In the second essay the experience of Duncan's friend is an appropriate vehicle for his investigation of liminal spaces. The nice thing about liminal spaces in the physical plane is they allow us to visit them (and on more than one plane). Visiting them on the physical plane allows for opportunities to experience the paranormal. This exploration of liminal spaces takes us neatly to the third essay on space and time. Duncan discusses the complex perceptions of these two fundamental structures of our experience. He extends the idea of the psychogeographical technique of "drift-walking" to his contemporary urban context. Who knew that the near future of the then current economic collapse could be so accurately divined by a bit of "shamanic jogging"? By the time we reach the fourth chapter on "the absolute truth" be prepared to have Freud and Dawkins swiftly debunked and pretty quickly discover occultism's debt to some of the religions many occultists may love to ridicule. But this is no apology for religions - quite the opposite. Duncan's (brief) experience of enlightenment after his encounter with the mulletted and moustachioed guru is a stark reminder of how religions manage to recruit so many dedicated followers. One fleeting moment of non-ordinary experience and the unwary may misguidedly devote themselves to their new religion with the hope of recreating the experience by recreating the contextual characteristics around it - going back to the same church or the same religious leader or the same book that happened to be present at the time. Thankfully and luckily for his readers Duncan knew better than to return to the Guru and to the best of my knowledge neither has he grown a mullet nor matching moustache.

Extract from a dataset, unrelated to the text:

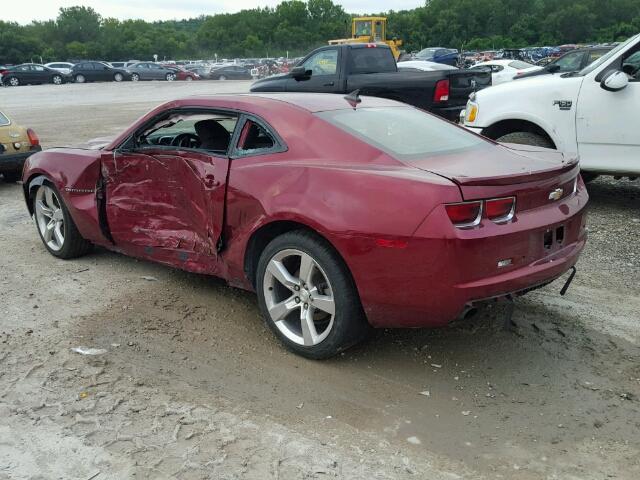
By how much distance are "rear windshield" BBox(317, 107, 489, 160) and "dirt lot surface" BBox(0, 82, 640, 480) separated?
1162 mm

The fifth and final essay is a delightfully detailed discussion on the falsity (or not) of lucid dreaming, and the relationships between lucid dreaming, out of body experiences and astral projections. Having expertly dissected, analysed and categorised various states of consciousness, I would love to also read Duncan's thoughts on the purposes of these states, as I'm sure there's another book's worth of his experience. This was the most probing of the essays for this reader and, as all good books should, it raises many questions for me. Duncan's non-dogmatic and non-prescriptive approaches do what I think they intend to - encourage me to get on with creating experiences for myself and learning from them. Now that Duncan has introduced me to the concept that "the self is an experience that arises within consciousness, not the other way around" a new series of experiments begins for this magickian.